作業課題
銀行の導入事例を扱った文書の抜粋から、「株式会社山梨中央銀行様」で始まり「業務の強化を目指しています。」で終わる部分を、一字一句違えずに書き写せ。

文書の抜粋
+ + + + + + +
の導入事例

取材協力:2019.11

お客様に作成いただいたQRコード付入出金伝票で営業店業務を
大幅に削減

株式会社山梨中央銀行様


※ 事例記事の内容や担当者所属は取材当時のものです。最新の情報と異なる場合がございますのでご了承ください。


株式会社山梨中央銀行は昭和16年に創立された、県内唯一の地方銀行です。「地域密着と健全経営」を経営理念に掲げ、山梨県内を地盤に県内73店舗、西東京を中心に県外18店舗を展開しています。

2019年4月から新しい中期経営計画「Value+2022」を展開しており、顧客接点拡充、共通価値創造、人材活力向上に取り組んでいます。この中期経営計画に先駆けて、地方銀行の中でもいち早く行っていた施策のひとつに地場企業への行員派遣があります。地場産業を中心とした外部企業に2012年度からの5年間で50名の行員を派遣して、各分野に精通した専門性の高い人材育成を行い、コンサルティング業務の強化を目指しています。
+ + + + + + +
データ記録

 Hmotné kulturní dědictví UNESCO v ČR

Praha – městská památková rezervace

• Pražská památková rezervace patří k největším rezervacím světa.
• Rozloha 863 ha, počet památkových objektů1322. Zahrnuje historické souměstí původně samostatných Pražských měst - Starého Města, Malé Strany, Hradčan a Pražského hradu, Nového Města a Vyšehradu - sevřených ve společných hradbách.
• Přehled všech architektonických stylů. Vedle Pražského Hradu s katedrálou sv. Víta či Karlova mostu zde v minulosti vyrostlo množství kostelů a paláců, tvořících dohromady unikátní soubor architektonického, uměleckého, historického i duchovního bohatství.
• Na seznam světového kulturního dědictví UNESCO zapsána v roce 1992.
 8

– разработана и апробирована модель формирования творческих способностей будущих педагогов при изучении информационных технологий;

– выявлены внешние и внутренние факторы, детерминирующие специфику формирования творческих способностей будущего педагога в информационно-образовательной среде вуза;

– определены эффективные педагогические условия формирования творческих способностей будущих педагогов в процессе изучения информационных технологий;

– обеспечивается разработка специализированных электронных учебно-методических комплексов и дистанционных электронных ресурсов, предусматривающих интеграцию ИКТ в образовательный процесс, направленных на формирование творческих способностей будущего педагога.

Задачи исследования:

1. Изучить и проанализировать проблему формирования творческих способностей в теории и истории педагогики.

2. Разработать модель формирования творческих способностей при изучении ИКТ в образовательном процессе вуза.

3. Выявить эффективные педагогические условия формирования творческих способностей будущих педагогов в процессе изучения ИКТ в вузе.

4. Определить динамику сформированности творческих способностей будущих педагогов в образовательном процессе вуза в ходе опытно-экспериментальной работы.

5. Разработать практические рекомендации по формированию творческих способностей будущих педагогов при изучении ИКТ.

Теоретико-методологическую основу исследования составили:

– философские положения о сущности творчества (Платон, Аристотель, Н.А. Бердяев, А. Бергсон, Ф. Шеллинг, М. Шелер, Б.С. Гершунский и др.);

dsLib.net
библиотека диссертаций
+ + + + + + +
完成した解答
株式会社山梨中央銀行様


※ 事例記事の内容や担当者所属は取材当時のものです。最新の情報と異なる場合がございますのでご了承ください。


株式会社山梨中央銀行は昭和16年に創立された、県内唯一の地方銀行です。「地域密着と健全経営」を経営理念に掲げ、山梨県内を地盤に県内73店舗、西東京を中心に県外18店舗を展開しています。

2019年4月から新しい中期経営計画「Value+2022」を展開しており、顧客接点拡充、共通価値創造、人材活力向上に取り組んでいます。この中期経営計画に先駆けて、地方銀行の中でもいち早く行っていた施策のひとつに地場企業への行員派遣があります。地場産業を中心とした外部企業に2012年度からの5年間で50名の行員を派遣して、各分野に精通した専門性の高い人材育成を行い、コンサルティング業務の強化を目指しています。